# [Passage provided]
AURORA, Colo. — The Aurora Police Department has fired two of the three officers who took photographs depicting a choke hold in front of the memorial for Elijah McClain, who died after a confrontation with officers in August 2019.
A third officer was fired for his response to the photos that he received in a text message, and another officer involved resigned Thursday, before his punishment could be handed down.
"I speak for all men and women of the Aurora Police Department to say we are ashamed, we are sickened and we are angry about what we have to share with you," Interim APD Chief Vanessa Wilson said at a news conference Friday, where she shared the process of the investigation and the news of the terminations.
"While the allegations of this internal affairs case are not criminal, it is a crime against humanity and decency. To even think about doing such a thing is beyond comprehension," she said. "It shows a lack of morals, values and integrity, and judgment. I can no longer trust to allow them to wear this badge."
Wilson offered an apology to McClain's family, friends and the community over the incident.

# [Dataset excerpts]
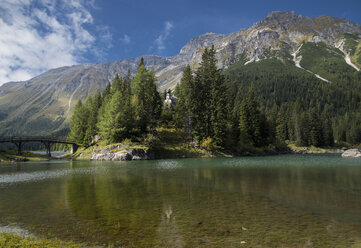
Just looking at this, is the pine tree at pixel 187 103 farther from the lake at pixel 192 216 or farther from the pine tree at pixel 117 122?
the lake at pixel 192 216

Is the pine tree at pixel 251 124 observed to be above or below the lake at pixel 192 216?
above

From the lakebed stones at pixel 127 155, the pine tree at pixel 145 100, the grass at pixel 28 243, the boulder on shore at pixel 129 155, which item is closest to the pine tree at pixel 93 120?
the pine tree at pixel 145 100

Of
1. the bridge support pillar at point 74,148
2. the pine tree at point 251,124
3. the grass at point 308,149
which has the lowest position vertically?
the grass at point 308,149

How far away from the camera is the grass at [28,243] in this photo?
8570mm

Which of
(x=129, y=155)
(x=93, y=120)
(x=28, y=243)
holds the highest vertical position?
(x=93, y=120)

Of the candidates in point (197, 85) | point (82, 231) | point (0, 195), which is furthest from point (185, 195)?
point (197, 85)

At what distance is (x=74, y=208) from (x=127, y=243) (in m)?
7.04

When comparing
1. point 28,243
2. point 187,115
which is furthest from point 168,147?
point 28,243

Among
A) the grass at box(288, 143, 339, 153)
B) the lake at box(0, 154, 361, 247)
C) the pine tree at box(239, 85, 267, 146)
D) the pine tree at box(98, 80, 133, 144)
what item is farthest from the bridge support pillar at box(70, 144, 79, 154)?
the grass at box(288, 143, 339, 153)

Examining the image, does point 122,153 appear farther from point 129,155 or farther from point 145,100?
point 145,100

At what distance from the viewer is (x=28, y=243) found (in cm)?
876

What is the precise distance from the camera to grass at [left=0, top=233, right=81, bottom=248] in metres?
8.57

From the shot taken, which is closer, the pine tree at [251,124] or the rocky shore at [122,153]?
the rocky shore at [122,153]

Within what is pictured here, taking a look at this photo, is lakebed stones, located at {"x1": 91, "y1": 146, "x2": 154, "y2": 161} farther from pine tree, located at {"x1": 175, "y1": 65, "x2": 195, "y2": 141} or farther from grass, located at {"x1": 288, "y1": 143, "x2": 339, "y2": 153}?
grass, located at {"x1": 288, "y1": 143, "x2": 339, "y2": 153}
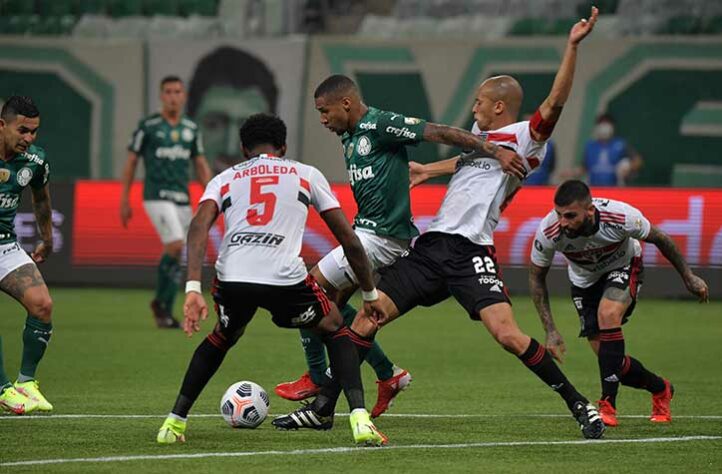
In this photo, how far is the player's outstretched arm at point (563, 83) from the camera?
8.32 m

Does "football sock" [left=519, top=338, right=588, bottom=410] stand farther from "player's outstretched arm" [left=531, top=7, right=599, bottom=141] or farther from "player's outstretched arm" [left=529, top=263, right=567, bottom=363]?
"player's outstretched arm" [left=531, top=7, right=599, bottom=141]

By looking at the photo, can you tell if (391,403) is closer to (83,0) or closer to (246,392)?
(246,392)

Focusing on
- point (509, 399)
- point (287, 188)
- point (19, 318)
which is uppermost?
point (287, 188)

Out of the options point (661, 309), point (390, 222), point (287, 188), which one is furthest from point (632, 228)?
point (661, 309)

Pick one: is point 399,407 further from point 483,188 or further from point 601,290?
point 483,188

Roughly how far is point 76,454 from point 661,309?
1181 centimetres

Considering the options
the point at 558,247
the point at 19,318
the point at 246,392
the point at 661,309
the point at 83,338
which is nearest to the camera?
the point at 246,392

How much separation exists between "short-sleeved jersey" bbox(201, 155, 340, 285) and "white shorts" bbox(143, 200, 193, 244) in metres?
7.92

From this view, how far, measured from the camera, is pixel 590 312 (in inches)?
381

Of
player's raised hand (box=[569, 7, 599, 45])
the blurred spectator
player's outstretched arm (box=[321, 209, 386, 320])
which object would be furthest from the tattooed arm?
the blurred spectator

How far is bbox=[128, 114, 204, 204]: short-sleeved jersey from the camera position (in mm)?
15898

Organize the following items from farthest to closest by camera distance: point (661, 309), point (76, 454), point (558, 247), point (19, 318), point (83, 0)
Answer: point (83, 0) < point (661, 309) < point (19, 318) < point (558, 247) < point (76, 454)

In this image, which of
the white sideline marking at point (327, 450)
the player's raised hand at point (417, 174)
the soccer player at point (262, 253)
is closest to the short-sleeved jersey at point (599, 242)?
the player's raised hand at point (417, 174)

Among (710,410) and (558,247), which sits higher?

# [Required task A]
In the news article about the Aurora officers, list every quality Wilson says the officers' conduct shows a lack of.
# [Required task B]
Pick out each line of the records that contains the string "located", treating uppercase and lowercase as different.
The records are unrelated to the news article about the Aurora officers.

# [Result A]
morals, values, integrity, judgment

# [Result B]
Within what is pictured here, taking a look at this photo, is lakebed stones, located at {"x1": 91, "y1": 146, "x2": 154, "y2": 161} farther from pine tree, located at {"x1": 175, "y1": 65, "x2": 195, "y2": 141} or farther from grass, located at {"x1": 288, "y1": 143, "x2": 339, "y2": 153}?
grass, located at {"x1": 288, "y1": 143, "x2": 339, "y2": 153}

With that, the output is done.